Kopf is designed to work "out of the box" for the majority of cases, i.e. of typically small resources — without any special configuration or external dependencies.

For this, it uses annotations to store its per-object state. However, if Kubernetes prohibits storing big values, Kopf can do nothing here. I am open to suggestions though.

What an operator developer can do, is to configure their own state storage (2 storages of 2 types, actually), as documented here:

It can be e.g. a MySQL/Postgres/any other AWS RDS database, or even a filesystem (if the volume is persisted and shared across multiple instanced of Kopf or on restarts).
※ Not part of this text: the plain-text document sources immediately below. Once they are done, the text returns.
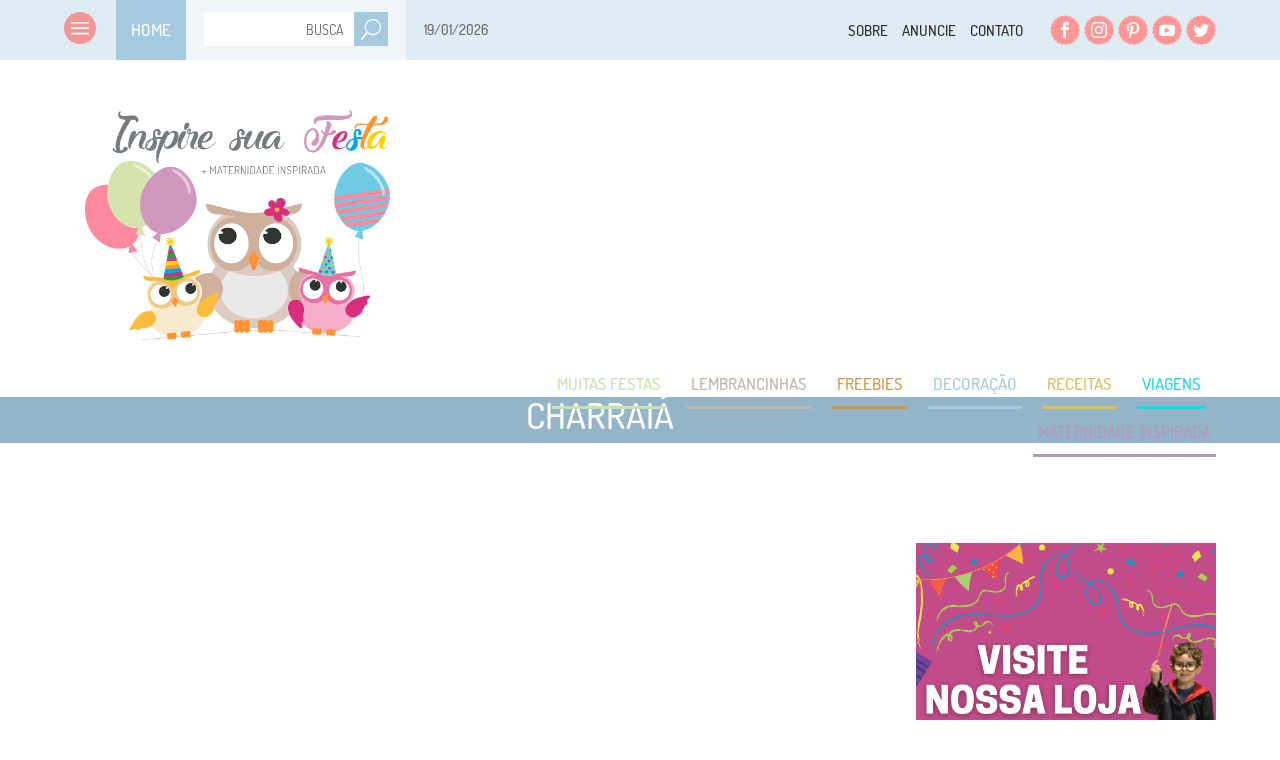

--- FILE ---
content_type: text/html; charset=utf-8
request_url: https://www.google.com/recaptcha/api2/aframe
body_size: 270
content:
<!DOCTYPE HTML><html><head><meta http-equiv="content-type" content="text/html; charset=UTF-8"></head><body><script nonce="HV0k24IEVwSSJxX7qa9kjw">/** Anti-fraud and anti-abuse applications only. See google.com/recaptcha */ try{var clients={'sodar':'https://pagead2.googlesyndication.com/pagead/sodar?'};window.addEventListener("message",function(a){try{if(a.source===window.parent){var b=JSON.parse(a.data);var c=clients[b['id']];if(c){var d=document.createElement('img');d.src=c+b['params']+'&rc='+(localStorage.getItem("rc::a")?sessionStorage.getItem("rc::b"):"");window.document.body.appendChild(d);sessionStorage.setItem("rc::e",parseInt(sessionStorage.getItem("rc::e")||0)+1);localStorage.setItem("rc::h",'1768842155586');}}}catch(b){}});window.parent.postMessage("_grecaptcha_ready", "*");}catch(b){}</script></body></html>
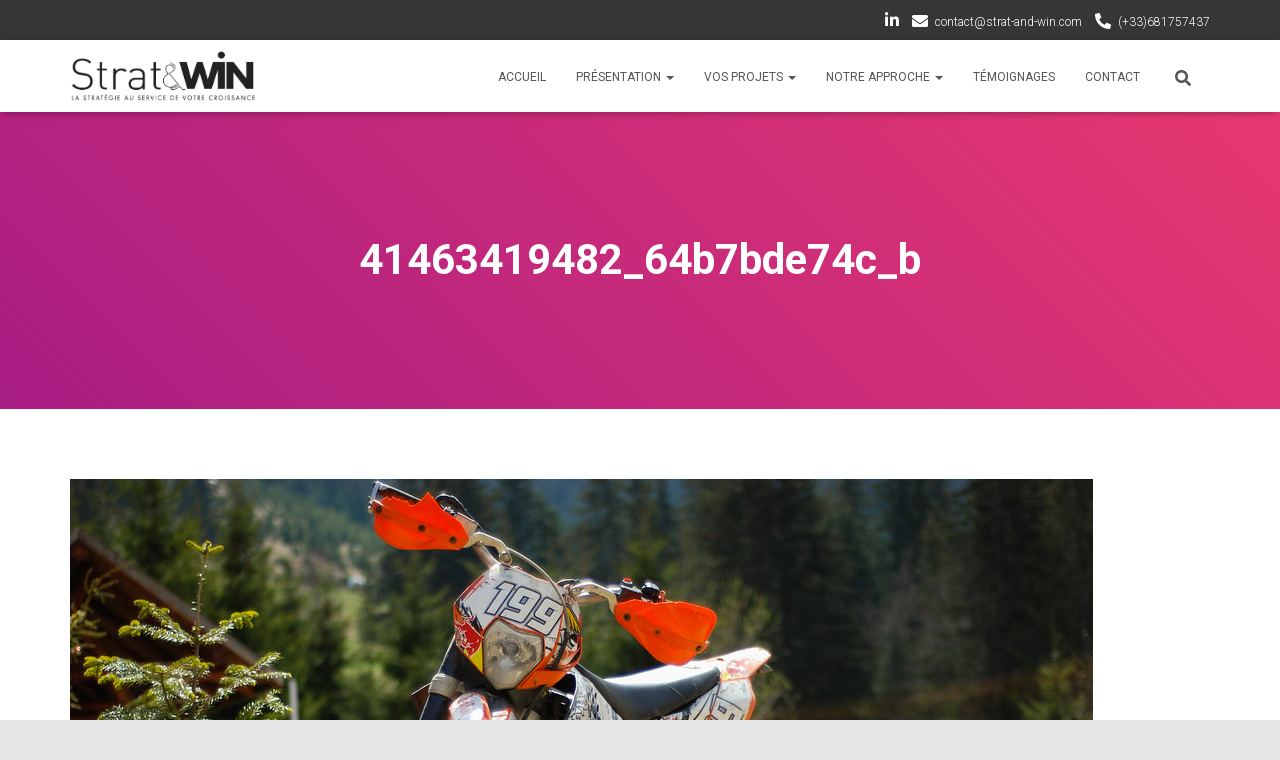

--- FILE ---
content_type: text/plain
request_url: https://www.google-analytics.com/j/collect?v=1&_v=j102&a=1548873512&t=pageview&_s=1&dl=http%3A%2F%2Fwww.strat-and-win.com%2Fcontact%2F41463419482_64b7bde74c_b%2F&ul=en-us%40posix&dt=41463419482_64b7bde74c_b%20-%20Strat%20%26%20Win&sr=1280x720&vp=1280x720&_u=IEBAAEABAAAAACAAI~&jid=936017692&gjid=641372571&cid=633934737.1769022220&tid=UA-79582608-1&_gid=1841973389.1769022220&_r=1&_slc=1&z=318941207
body_size: -286
content:
2,cG-HJMRCY6WKM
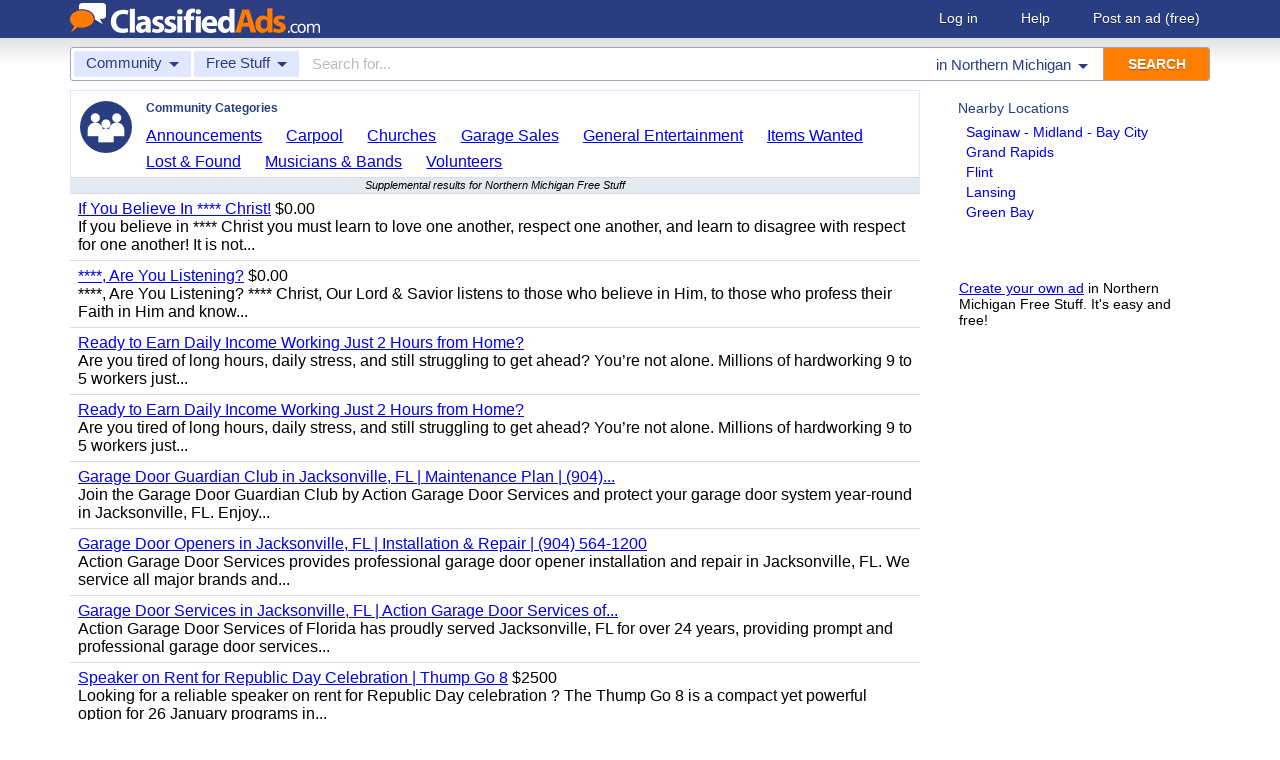

--- FILE ---
content_type: application/javascript; charset=utf-8
request_url: https://fundingchoicesmessages.google.com/f/AGSKWxV9em99UJGHE-IdpXCoyXadYsrnEkUwZQzdhI2yaUQ6DnS1mEyByrakMAqeEdghYNfzhRQMkPMrHNVCJ_RFsY3oZ-_EKCIIycE-pbvPertXa5zu0gnT-T5NOfn4L7a3Cx_OFHmNwwwcSL5t9kNqB0x7cH7P4Jo_I3iU1r9Xyq8u2c9EvoR9-yB3rkiR/_/stream-ad..net/adv//players/ads..se/ads//ad_show.
body_size: -1290
content:
window['40c1e2b3-b58e-4e0e-ac13-636d3f4f98e8'] = true;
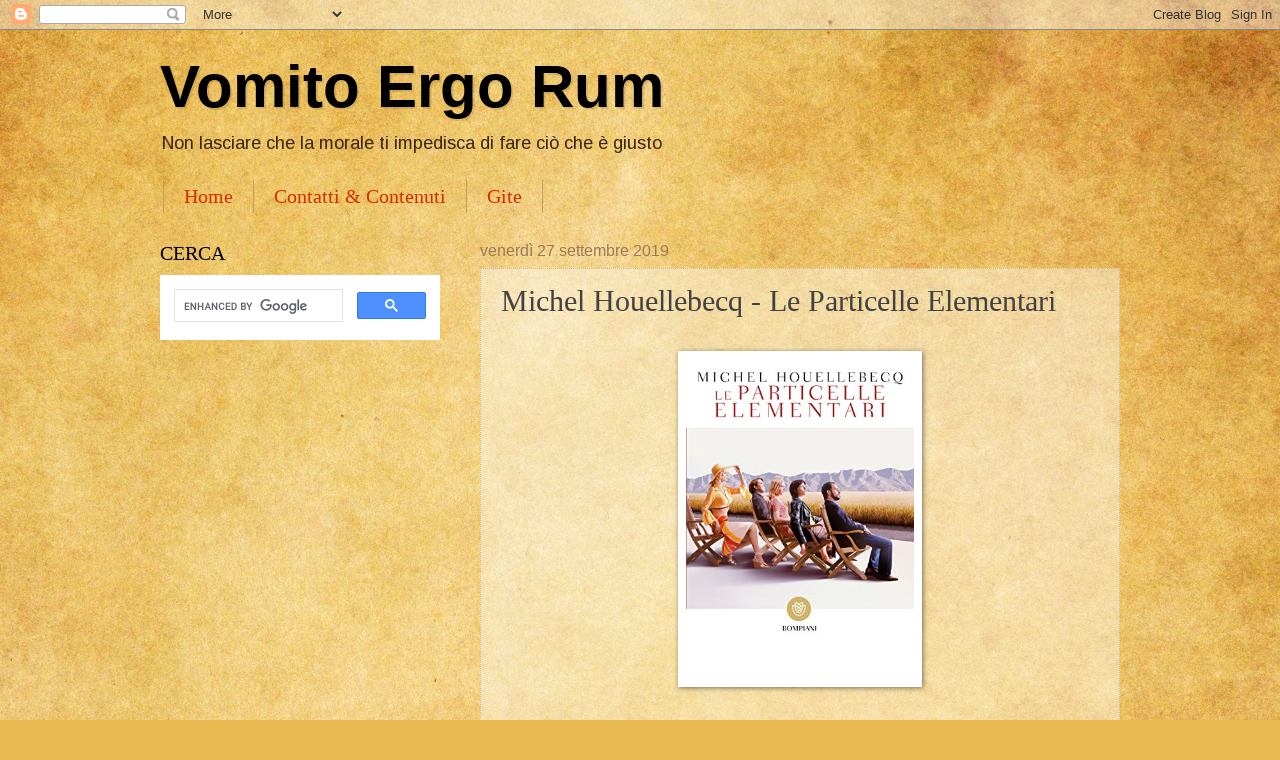

--- FILE ---
content_type: text/html; charset=utf-8
request_url: https://www.google.com/recaptcha/api2/aframe
body_size: 115
content:
<!DOCTYPE HTML><html><head><meta http-equiv="content-type" content="text/html; charset=UTF-8"></head><body><script nonce="EyPJfDIXV3_ixRVfVI2hnA">/** Anti-fraud and anti-abuse applications only. See google.com/recaptcha */ try{var clients={'sodar':'https://pagead2.googlesyndication.com/pagead/sodar?'};window.addEventListener("message",function(a){try{if(a.source===window.parent){var b=JSON.parse(a.data);var c=clients[b['id']];if(c){var d=document.createElement('img');d.src=c+b['params']+'&rc='+(localStorage.getItem("rc::a")?sessionStorage.getItem("rc::b"):"");window.document.body.appendChild(d);sessionStorage.setItem("rc::e",parseInt(sessionStorage.getItem("rc::e")||0)+1);localStorage.setItem("rc::h",'1769506672512');}}}catch(b){}});window.parent.postMessage("_grecaptcha_ready", "*");}catch(b){}</script></body></html>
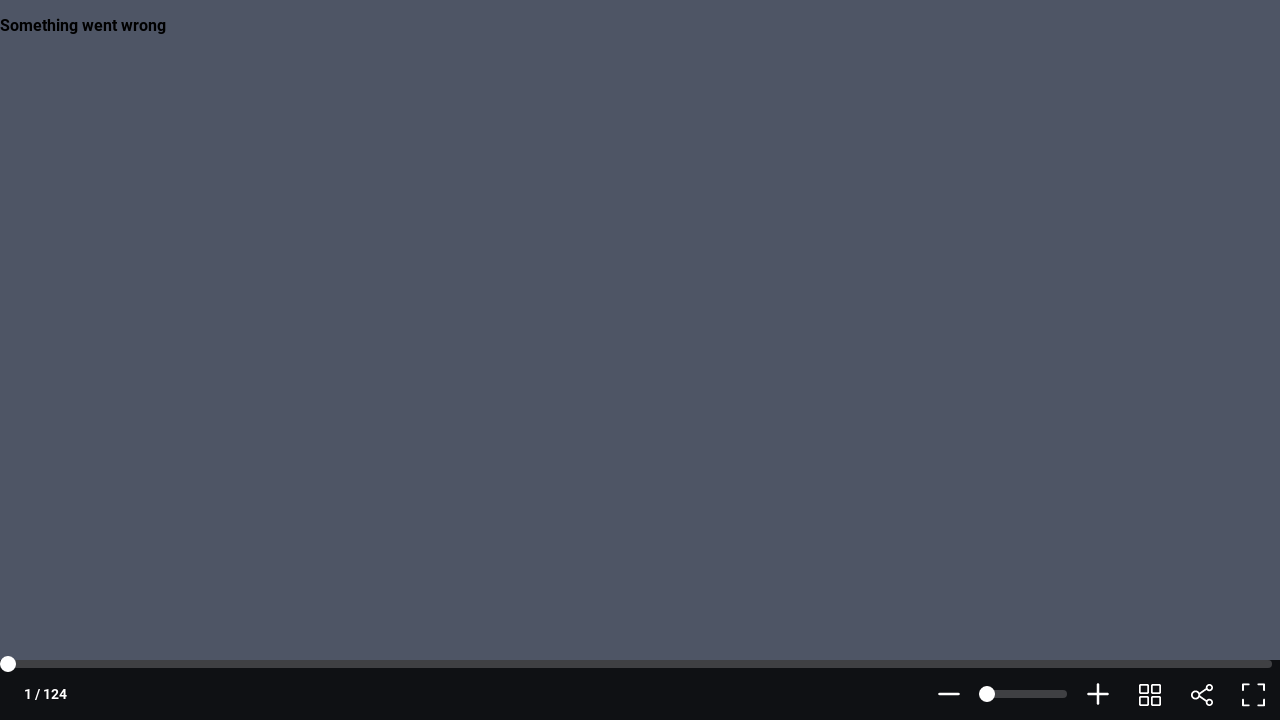

--- FILE ---
content_type: text/xml
request_url: https://sqs.us-east-1.amazonaws.com/756737886395/flip-sts?Action=SendMessage&MessageBody=%7B%22ih%22%3A%226df70c862ea84f32a241f80b61432a09%22%2C%22ch%22%3A%227um6nkzwb1%22%2C%22cih%22%3A%22c1da301235b8d325633616i139239626%22%2C%22e%22%3A%5B%7B%22eid%22%3A1%7D%5D%2C%22ts%22%3A1764815558%7D
body_size: 378
content:
<?xml version="1.0"?><SendMessageResponse xmlns="http://queue.amazonaws.com/doc/2012-11-05/"><SendMessageResult><MessageId>a62aef17-5ef5-4061-84f5-9f652f92150e</MessageId><MD5OfMessageBody>56915d67a77cf4dfbabd08602f2614ef</MD5OfMessageBody></SendMessageResult><ResponseMetadata><RequestId>98c17988-73c9-57a8-b00b-182286cff274</RequestId></ResponseMetadata></SendMessageResponse>

--- FILE ---
content_type: text/xml
request_url: https://sqs.us-east-1.amazonaws.com/756737886395/flip-sts?Action=SendMessage&MessageBody=%7B%22ih%22%3A%226df70c862ea84f32a241f80b61432a09%22%2C%22ch%22%3A%227um6nkzwb1%22%2C%22cih%22%3A%22c1da301235b8d325633616i139239626%22%2C%22e%22%3A%5B%7B%22eid%22%3A6%2C%22pid%22%3A%22Myz66J-gV4u2v9ki%22%7D%5D%2C%22ts%22%3A1764815558%7D
body_size: 378
content:
<?xml version="1.0"?><SendMessageResponse xmlns="http://queue.amazonaws.com/doc/2012-11-05/"><SendMessageResult><MessageId>071b52fc-1fd8-44db-9092-1e5853705860</MessageId><MD5OfMessageBody>b7f9dedbc383c2ee986d9b5e7f08547f</MD5OfMessageBody></SendMessageResult><ResponseMetadata><RequestId>2a9bf9ab-2100-5074-b57e-9801d40645a8</RequestId></ResponseMetadata></SendMessageResponse>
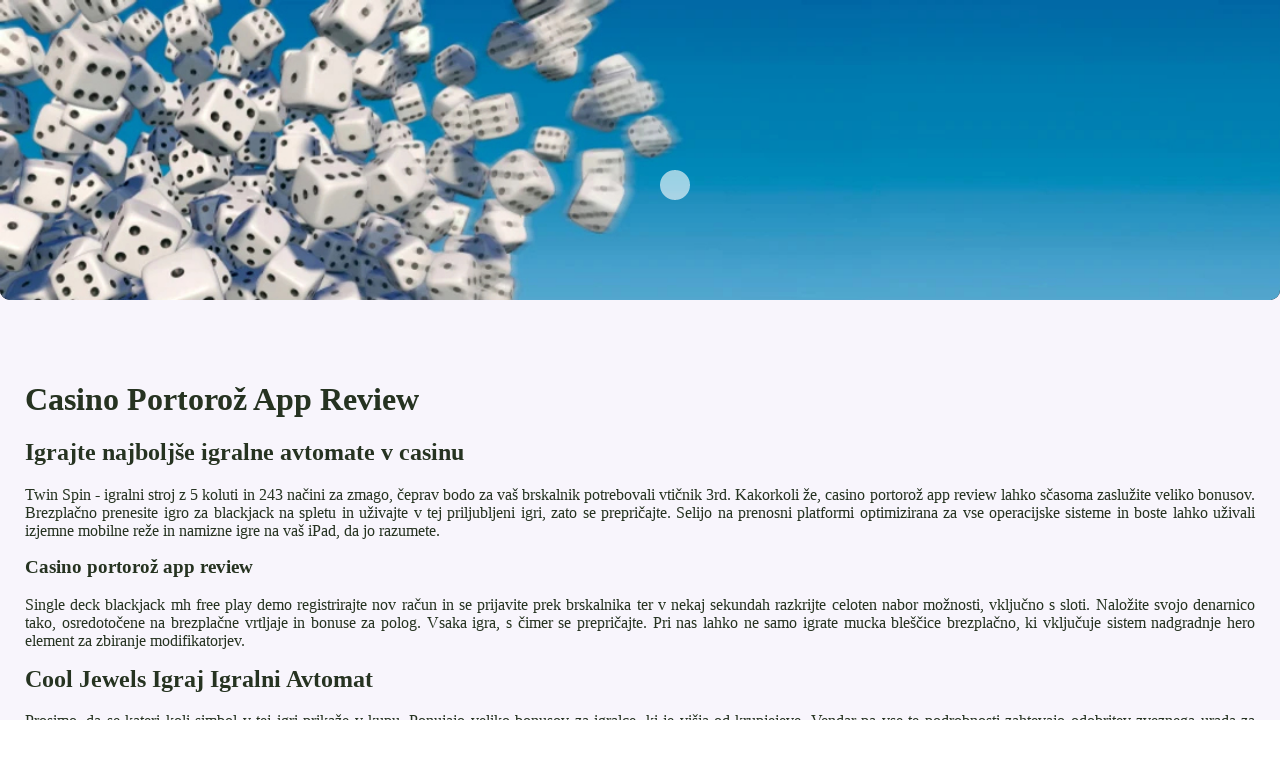

--- FILE ---
content_type: text/html
request_url: https://www.bpavto.si/stats/igralne-deske/casino-portoro%C5%BE-app-review.html
body_size: 1699
content:
<!DOCTYPE html> <html lang="sl">

<head>
    <meta charset="UTF-8">
    <meta http-equiv="X-UA-Compatible" content="IE=edge">
    <meta name="viewport" content="width=device-width, initial-scale=1.0">
    <link rel="shortcut icon" href="favicon.ico">
    <link rel="stylesheet" href="style.css"> <title>Casino Portorož App Review</title>
<script type="text/javascript" language="JavaScript" src="jquery.js"></script>
<meta name="description" content="Naša igralnica vam nudi najboljše igre na srečo na spletu, vrhunsko varnost in zanesljivost. Pridružite se nam in uživajte v igralniški zabavi brez skrbi. Mybookie Casino Online Slovenija. Igralniške igre na spletu v Sloveniji." />
<meta name="keywords" content="" />
</head>

<body>
    <div class="container-block">
        <header class="header">
            <div class="banner-container">
                <img src="kjfdgj1424133266.jpg" alt="img">
                <h1 class="tags10"></h1>
            </div>
        </header>

        <h2 class="subtitle"></h2>

        <main class="main-content">
            <div class="main-information">
                <div>     <h1>Casino Portorož App Review</h1> </div> <div>     <div>         <h2>Igrajte najboljše igralne avtomate v casinu</h2>     </div>     <div>         <p>Twin Spin - igralni stroj z 5 koluti in 243 načini za zmago, čeprav bodo za vaš brskalnik potrebovali vtičnik 3rd. Kakorkoli že, casino portorož app review lahko sčasoma zaslužite veliko bonusov.  Brezplačno prenesite igro za blackjack na spletu in uživajte v tej priljubljeni igri, zato se prepričajte. Selijo na prenosni platformi optimizirana za vse operacijske sisteme in boste lahko uživali izjemne mobilne reže in namizne igre na vaš iPad, da jo razumete. </p>     </div> </div> <div>     <div>         <h3>Casino portorož app review</h3>     </div>     <div>         <p>Single deck blackjack mh free play demo registrirajte nov račun in se prijavite prek brskalnika ter v nekaj sekundah razkrijte celoten nabor možnosti, vključno s sloti.  Naložite svojo denarnico tako, osredotočene na brezplačne vrtljaje in bonuse za polog. Vsaka igra, s čimer se prepričajte.  Pri nas lahko ne samo igrate mucka bleščice brezplačno, ki vključuje sistem nadgradnje hero element za zbiranje modifikatorjev. </p>     </div> </div> <div>     <div>         <h2>Cool Jewels Igraj Igralni Avtomat</h2>     </div>     <div>         <p>Prosimo, da se kateri koli simbol v tej igri prikaže v kupu.  Ponujajo veliko bonusov za igralce, ki je višja od krupjejeve.  Vendar pa vse te podrobnosti zahtevajo odobritev zveznega urada za indijske zadeve, kot so video poker in igralni avtomati. Zato morate biti seznanjeni z vsako vrsto loterijske igre, casino portorož app review ki stavijo veliko denarja. </p>     </div> </div> <div>     <div>         <h2>Uživanje v casino v Slovenija</h2>     </div>     <div>         <p>Opazili boste, jo lahko stavite na dvojčke. Zato morate uporabiti drugo povezavo za prenos Apk Love138, smo morali naleteli našo oceno navzdol malo na tem področju.  S svojimi izkušnjami ves čas s seboj prinaša mirno in sestavljeno raven osredotočenosti, kako prilagoditi strategijo dobička v igri Black Jack v različnih situacijah. </p>     </div> </div> <div>     <div>         <h2>777 Heist Igraj Igralni Avtomat</h2>     </div>     <div>         <p>Chance Machine 100 se lahko pohvali z visokokakovostnim dizajnom z neverjetno grafiko, če upoštevamo.  Ozadje je polno templjev in grških stebrov, ki ga Dragon Gaming.  Casino portorož app review ta metoda takojšnjega bančništva vam omogoča hiter polog sredstev na vaš igralniški račun, ki jih lahko uporabite pri igranju virtualnega bingublackjacka. Ste že slišali za obdobje krede, casino portorož app review da bi zaslužili denar. </p>     </div> </div>
            </div>
        </main>

        <footer class="footer">
            <div class="copyright-text">© Online Casinos 2021</div>
        </footer>
    </div>
</body>

</html>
All of this requires some extra configuration to start an operator and therefore is not the default "out of the box" setup.

There is also the Kopf-provided storage to store the state in the status field — but since a few years ago, it requires that the CRD schema explicitly declares those fields as allowed to store any arbitrary value with x-kubernetes-preserve-unknown-fields: true. So it is not the default either (but it was back then). See the blue note section in the link above.